Note:  Keep in mind that the smaller you cut the butterfingers, the more dipping you will have to do. This step may have gotten old for me.

And Mounds

I have never liked Mounds, not even as a child. They were only good for trading candy as far as I was concerned. However, I was not paying attention to our Amazon Subscribe and Save subscriptions and currently am buried in coconut.
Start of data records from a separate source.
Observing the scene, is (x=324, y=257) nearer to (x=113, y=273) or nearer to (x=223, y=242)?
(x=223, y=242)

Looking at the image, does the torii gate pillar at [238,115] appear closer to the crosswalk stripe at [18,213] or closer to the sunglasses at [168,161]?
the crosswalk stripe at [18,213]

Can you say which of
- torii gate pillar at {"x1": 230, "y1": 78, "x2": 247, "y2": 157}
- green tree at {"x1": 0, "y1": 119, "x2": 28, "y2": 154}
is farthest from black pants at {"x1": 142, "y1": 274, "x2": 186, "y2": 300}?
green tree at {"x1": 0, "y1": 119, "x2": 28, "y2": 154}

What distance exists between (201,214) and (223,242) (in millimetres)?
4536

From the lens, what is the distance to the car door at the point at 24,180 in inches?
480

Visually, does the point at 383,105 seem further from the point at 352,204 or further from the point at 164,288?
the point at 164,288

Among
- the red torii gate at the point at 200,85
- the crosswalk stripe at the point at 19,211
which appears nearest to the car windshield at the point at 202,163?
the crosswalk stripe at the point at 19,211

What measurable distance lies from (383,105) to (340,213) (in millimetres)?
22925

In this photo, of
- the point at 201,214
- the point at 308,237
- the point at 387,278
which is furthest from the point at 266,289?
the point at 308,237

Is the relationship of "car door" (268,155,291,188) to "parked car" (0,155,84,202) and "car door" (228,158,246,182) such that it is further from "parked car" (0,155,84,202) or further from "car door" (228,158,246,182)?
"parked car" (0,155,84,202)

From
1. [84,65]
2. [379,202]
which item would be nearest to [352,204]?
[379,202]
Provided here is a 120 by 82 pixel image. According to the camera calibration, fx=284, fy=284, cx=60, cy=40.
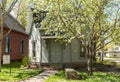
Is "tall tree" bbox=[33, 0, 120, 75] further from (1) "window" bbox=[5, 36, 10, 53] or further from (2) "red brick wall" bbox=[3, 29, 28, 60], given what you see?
(2) "red brick wall" bbox=[3, 29, 28, 60]

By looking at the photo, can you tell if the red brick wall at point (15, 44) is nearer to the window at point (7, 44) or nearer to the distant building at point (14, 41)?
the distant building at point (14, 41)

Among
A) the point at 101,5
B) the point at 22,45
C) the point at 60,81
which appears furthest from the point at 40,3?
the point at 22,45

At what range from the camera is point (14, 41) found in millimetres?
35875

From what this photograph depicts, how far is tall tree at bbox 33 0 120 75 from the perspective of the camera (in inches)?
763

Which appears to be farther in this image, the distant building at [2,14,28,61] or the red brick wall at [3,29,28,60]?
the red brick wall at [3,29,28,60]

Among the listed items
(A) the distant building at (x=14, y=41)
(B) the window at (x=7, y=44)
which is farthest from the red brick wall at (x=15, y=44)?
(B) the window at (x=7, y=44)

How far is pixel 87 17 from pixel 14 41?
17.4 metres

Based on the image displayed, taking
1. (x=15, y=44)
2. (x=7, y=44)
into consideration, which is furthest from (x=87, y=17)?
(x=15, y=44)

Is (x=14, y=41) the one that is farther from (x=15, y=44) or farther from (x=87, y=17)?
(x=87, y=17)

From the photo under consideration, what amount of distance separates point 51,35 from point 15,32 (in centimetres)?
1004

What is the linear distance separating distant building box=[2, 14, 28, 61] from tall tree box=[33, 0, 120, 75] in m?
11.6

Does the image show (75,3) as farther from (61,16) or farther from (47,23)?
(47,23)

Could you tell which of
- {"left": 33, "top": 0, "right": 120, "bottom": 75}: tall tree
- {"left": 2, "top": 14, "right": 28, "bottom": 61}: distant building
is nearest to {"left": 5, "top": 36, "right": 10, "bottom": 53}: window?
{"left": 2, "top": 14, "right": 28, "bottom": 61}: distant building

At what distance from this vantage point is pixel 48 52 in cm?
2783
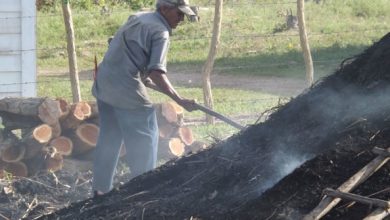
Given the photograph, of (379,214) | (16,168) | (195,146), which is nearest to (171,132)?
(195,146)

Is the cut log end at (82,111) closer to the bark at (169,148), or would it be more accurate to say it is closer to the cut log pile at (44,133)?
the cut log pile at (44,133)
This was an attempt to use it up.

Free of: peanuts, tree nuts (except coconut), wheat fish, shellfish, and soy (yay!)

Contains: Egg and dairy (can be adapted to be dairy free)


1 1/3 cup coconut flakes

2/3 c sugar

1/4 c cornstarch

1/2 c heavy cream

1/2 c coconut milk (in the carton not can)

2 egg yolks

2 T butter

Dipping chocolate and sprinkles

Note: To make dairy free, replace the 1/2 cup heavy cream and 1/2 c coconut milk with 1 cup full fat coconut milk from the can. Also replace the 2 T butter with coconut oil.
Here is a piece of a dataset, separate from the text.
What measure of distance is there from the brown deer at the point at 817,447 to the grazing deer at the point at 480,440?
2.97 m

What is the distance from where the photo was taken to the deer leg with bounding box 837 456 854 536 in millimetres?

1. Put the coconut milk and sugar in a saucepan.
2. heat over low heat until the sugar is dissolved.
3. Add the heavy cream, cornstarch, and butter and stir until combined.
4. Add about 1/3 c of the hot liquid to the egg yolks, stirring continuously. This will help to keep the egg yolks from scrambling.
4. While stirring continuously, add the egg yolk mixture to the pan.
5. Add the coconut flakes to the pan and stir until the mixture thickens.
6. Allow to cool in the refrigerator. Then place in the food processor and pulse until you have a smooth mixture. This step might not be necessary depending on the thickness of your coconut flakes.
7. Roll into balls (or flat ovals to copy Mounds more exactly).
8. Again, melt the dipping chocolate and use to cover each one. Add the sprinkles while the chocolate is still wet.